One limitation associated with this study is that we were unable to perform a follow-up liver biopsy for all patients. Because the first liver biopsy was performed laparoscopically during surgery and was useful for a diagnosis, the burden on the patients was reasonable. However, the unreasonable burden expected with a routine but otherwise unnecessary follow-up liver biopsy prevented us from performing this procedure. We previously reported four cases with a follow-up biopsy [2]; while this is a relatively small number of cases, the mean NASH activity score was found to have significantly improved in this cohort [2].

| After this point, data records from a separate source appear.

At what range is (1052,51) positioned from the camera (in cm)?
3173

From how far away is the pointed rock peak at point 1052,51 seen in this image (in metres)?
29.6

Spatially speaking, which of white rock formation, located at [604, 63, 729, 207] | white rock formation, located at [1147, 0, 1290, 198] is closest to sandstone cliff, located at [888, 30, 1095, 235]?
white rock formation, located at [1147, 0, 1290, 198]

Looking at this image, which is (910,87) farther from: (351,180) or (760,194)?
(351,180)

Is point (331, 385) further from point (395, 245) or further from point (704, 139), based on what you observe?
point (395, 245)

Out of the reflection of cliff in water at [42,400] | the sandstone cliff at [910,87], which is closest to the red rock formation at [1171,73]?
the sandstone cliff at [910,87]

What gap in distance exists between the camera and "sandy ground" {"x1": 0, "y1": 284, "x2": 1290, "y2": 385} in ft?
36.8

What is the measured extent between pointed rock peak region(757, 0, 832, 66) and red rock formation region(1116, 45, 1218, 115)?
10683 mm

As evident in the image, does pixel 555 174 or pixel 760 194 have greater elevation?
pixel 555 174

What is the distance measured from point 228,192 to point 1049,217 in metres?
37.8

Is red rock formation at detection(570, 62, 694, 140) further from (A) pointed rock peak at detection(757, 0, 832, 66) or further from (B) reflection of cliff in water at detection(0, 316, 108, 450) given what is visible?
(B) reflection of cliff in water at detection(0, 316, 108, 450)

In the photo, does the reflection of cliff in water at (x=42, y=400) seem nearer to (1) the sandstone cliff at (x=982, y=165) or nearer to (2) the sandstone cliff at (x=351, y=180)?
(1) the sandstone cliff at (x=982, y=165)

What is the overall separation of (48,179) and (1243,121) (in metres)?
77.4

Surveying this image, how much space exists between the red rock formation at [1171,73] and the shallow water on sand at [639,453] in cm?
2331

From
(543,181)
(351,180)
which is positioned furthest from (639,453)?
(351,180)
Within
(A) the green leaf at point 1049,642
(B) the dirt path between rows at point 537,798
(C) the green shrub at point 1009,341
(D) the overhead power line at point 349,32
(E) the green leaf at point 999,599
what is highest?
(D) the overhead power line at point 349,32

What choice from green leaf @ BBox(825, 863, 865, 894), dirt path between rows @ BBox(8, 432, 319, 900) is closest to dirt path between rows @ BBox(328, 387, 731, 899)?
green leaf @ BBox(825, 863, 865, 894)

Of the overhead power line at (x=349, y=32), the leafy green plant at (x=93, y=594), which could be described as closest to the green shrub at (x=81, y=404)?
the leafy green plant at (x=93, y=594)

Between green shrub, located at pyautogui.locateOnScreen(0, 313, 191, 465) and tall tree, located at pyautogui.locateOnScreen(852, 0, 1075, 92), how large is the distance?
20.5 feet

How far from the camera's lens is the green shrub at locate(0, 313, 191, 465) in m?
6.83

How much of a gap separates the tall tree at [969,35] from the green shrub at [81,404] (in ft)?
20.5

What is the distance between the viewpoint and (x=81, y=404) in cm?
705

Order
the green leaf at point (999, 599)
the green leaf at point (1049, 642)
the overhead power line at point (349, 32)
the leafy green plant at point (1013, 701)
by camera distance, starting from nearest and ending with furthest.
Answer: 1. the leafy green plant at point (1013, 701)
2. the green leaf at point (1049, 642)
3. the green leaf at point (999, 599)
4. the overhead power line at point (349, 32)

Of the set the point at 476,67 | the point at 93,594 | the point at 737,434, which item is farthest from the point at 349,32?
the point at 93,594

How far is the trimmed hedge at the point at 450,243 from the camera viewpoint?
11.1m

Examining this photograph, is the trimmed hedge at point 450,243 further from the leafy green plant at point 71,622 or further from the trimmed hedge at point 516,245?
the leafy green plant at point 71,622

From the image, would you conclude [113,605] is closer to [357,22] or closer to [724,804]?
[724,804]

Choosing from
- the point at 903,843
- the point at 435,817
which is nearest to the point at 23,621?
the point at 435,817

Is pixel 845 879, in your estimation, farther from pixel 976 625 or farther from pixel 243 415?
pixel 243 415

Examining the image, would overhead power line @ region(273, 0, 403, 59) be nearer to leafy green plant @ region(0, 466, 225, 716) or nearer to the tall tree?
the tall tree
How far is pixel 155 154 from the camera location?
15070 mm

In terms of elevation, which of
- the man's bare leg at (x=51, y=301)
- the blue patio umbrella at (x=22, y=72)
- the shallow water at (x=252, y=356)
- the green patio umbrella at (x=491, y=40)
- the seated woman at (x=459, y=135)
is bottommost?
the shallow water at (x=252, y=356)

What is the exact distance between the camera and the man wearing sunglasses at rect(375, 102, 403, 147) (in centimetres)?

Elastography and magnetic resonance (MR) elastography are non-invasive and sometimes used to estimate the liver stiffness or the extent of fibrosis in patients with liver disease, including NASH [19, 20]. Since elastography is performed percutaneously, a thick layer of subcutaneous fat hinders accurate measurements and sometimes leads to a misdiagnosis in obese patients. MR elastography is also difficult to perform in morbidly obese patients due to limitations concerning the size or ability of MR equipment to accommodate the patient. A safe, non-invasive, convenient diagnostic method for predicting the presence of fibrosis due to NASH in morbidly obese patients that can counter the above limitations is lacking. In the future, we plan to evaluate the improvement in NASH fibrosis in morbidly obese Japanese patients.

In conclusion, bariatric surgery is useful for ensuring the long-term treatment of NAFLD/NASH in morbidly obese Japanese patients. Bariatric surgery is a therapeutic option for patients resistant to conventional treatment.